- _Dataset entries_
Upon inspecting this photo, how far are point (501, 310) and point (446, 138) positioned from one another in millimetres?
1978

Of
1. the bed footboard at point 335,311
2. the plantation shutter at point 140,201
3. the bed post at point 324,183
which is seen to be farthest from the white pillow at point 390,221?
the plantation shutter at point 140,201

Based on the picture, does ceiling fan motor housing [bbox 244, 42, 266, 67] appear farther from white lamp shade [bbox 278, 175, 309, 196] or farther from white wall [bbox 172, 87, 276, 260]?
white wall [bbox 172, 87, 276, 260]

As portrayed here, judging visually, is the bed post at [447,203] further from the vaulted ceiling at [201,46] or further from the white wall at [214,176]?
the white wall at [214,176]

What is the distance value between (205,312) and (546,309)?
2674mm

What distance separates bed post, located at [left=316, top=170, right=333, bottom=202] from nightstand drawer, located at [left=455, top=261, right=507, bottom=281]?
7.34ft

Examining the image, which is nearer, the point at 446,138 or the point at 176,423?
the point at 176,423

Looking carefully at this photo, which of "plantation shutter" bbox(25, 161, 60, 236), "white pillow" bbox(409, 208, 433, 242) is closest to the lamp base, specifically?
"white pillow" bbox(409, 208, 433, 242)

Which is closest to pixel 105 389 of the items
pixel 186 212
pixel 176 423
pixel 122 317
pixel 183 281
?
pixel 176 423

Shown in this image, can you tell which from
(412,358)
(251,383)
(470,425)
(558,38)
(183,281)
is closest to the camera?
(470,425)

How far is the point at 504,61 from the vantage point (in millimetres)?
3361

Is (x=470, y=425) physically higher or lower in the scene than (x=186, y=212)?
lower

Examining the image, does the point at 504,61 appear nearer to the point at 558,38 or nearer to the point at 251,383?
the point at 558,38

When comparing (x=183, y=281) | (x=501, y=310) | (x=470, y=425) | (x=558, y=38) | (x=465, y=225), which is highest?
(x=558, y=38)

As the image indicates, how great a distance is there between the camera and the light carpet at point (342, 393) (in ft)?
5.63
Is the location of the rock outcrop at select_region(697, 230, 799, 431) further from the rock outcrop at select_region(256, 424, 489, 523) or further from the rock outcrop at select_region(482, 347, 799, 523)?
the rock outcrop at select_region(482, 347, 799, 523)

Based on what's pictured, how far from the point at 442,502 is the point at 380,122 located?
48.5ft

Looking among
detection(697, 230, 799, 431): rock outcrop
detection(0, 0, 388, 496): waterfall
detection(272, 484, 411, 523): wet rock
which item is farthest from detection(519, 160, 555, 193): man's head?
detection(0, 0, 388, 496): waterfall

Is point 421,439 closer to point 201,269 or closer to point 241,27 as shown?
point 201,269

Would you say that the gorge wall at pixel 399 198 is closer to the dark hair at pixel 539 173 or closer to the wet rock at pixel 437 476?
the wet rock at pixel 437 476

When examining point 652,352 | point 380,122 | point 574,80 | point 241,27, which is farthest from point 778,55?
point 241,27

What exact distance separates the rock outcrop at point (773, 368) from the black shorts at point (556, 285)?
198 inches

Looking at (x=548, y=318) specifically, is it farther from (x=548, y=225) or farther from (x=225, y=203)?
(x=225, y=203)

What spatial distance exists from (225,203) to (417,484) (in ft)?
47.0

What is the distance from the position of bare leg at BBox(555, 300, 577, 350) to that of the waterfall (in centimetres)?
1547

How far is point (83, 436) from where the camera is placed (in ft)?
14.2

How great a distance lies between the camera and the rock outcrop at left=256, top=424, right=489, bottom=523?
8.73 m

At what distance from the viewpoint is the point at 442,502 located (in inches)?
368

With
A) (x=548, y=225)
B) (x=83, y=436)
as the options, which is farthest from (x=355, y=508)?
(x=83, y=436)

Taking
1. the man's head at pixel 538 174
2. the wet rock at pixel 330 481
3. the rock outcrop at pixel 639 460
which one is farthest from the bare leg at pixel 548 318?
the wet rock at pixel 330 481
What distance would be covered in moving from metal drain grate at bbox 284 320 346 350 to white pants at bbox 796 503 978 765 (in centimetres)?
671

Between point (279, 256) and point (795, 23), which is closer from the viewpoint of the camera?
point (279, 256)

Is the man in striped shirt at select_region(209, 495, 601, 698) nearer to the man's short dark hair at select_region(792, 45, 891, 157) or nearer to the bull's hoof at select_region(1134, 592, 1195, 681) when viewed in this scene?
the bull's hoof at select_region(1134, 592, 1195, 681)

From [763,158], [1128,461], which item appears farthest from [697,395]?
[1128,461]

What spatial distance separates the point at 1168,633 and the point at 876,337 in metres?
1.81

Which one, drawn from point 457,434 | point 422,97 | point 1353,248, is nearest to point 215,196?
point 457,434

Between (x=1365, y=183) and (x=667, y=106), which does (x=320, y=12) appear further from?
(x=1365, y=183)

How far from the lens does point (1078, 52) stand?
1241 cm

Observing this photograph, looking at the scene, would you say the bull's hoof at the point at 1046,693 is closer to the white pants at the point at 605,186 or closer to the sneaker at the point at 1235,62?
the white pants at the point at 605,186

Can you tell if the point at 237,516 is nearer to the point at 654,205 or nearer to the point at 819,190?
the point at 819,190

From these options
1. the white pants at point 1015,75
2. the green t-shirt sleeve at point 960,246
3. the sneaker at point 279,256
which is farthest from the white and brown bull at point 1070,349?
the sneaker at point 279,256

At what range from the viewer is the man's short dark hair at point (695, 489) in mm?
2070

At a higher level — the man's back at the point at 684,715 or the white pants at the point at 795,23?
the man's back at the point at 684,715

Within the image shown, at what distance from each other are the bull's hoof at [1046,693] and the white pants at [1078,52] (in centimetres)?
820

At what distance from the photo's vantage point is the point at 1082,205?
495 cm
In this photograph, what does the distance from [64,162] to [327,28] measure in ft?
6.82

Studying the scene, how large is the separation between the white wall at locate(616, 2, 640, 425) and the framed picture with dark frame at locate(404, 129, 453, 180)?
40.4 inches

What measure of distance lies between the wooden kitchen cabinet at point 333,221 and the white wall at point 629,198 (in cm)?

- _SHORT TASK_
Render the data from the line containing "Studying the scene, how" through the final line of the data as a JSON list of strings, one string per line, with blank lines omitted.

- _OUTPUT BELOW_
[
  "Studying the scene, how large is the separation between the white wall at locate(616, 2, 640, 425) and the framed picture with dark frame at locate(404, 129, 453, 180)?",
  "40.4 inches",
  "What measure of distance lies between the wooden kitchen cabinet at point 333,221 and the white wall at point 629,198 (in cm)?"
]